Extremely Large Minibatch SGD: Training ResNet-50 on ImageNet in 15 Minutes 3/100

Shun John Iwase
Between Real and Ideal
2 min readApr 10, 2018

3rd thesis is about Rest-50 training with using extremely large minibatch SGD.

Overview

Introduce methods to maintain accuracy with extremely large minibatch size. In the experiment, they employed techniques such as

  • RMSprop warm-up
  • Batch normalization w/o moving average
  • Slow-start learning rate schedule

Conditions are as follows

Link

Author(s)

Takuya Akiba, Shuji Suzuki, Keisuke Fukuda

Preferred Networks

Published Year / Journal(s)

12 Nov 2017 / arXiv

What’s the difference from prior research?

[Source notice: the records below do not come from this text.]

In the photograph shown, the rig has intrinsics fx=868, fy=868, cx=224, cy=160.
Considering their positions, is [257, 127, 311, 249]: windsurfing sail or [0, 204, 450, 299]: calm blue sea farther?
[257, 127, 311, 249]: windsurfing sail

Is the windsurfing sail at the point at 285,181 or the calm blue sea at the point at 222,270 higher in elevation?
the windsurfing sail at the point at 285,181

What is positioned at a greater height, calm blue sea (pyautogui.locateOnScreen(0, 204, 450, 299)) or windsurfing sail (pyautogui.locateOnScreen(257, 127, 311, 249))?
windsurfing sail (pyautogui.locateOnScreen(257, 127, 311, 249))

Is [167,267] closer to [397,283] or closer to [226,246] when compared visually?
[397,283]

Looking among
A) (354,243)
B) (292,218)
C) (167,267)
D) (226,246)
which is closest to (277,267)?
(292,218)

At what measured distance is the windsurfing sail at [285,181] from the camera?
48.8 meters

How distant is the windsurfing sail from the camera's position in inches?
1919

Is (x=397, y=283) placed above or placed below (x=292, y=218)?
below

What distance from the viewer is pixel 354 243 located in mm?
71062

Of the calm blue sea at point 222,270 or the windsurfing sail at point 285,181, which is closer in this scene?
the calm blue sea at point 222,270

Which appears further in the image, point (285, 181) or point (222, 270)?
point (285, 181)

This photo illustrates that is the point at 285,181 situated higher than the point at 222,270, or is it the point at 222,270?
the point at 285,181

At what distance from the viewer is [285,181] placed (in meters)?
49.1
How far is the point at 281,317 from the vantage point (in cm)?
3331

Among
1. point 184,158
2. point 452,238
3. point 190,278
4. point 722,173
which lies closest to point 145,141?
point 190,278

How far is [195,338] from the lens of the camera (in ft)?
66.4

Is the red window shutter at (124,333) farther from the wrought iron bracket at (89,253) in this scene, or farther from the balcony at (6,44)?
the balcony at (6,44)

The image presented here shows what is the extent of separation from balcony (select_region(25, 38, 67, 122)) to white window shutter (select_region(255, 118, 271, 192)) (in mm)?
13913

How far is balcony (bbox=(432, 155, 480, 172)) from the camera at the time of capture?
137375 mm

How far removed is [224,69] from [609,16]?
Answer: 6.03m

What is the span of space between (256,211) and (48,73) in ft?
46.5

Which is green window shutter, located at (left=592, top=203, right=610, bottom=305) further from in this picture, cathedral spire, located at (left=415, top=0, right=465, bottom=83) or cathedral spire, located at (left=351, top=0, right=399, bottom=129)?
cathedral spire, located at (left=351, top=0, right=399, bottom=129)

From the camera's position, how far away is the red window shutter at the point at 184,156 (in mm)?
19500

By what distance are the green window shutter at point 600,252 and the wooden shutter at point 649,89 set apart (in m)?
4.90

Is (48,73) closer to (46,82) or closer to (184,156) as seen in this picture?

Use extremely large minibatch size and employed some techniques such as RMSprop warm-up, batch normalization w/o moving average, and a slow-start learning rate schedule.

What’s the good point of this research?

Demonstrate highly-parallel training is possible with a large minibatch size w/o losing accuracy on carefully-designed software and hardware systems.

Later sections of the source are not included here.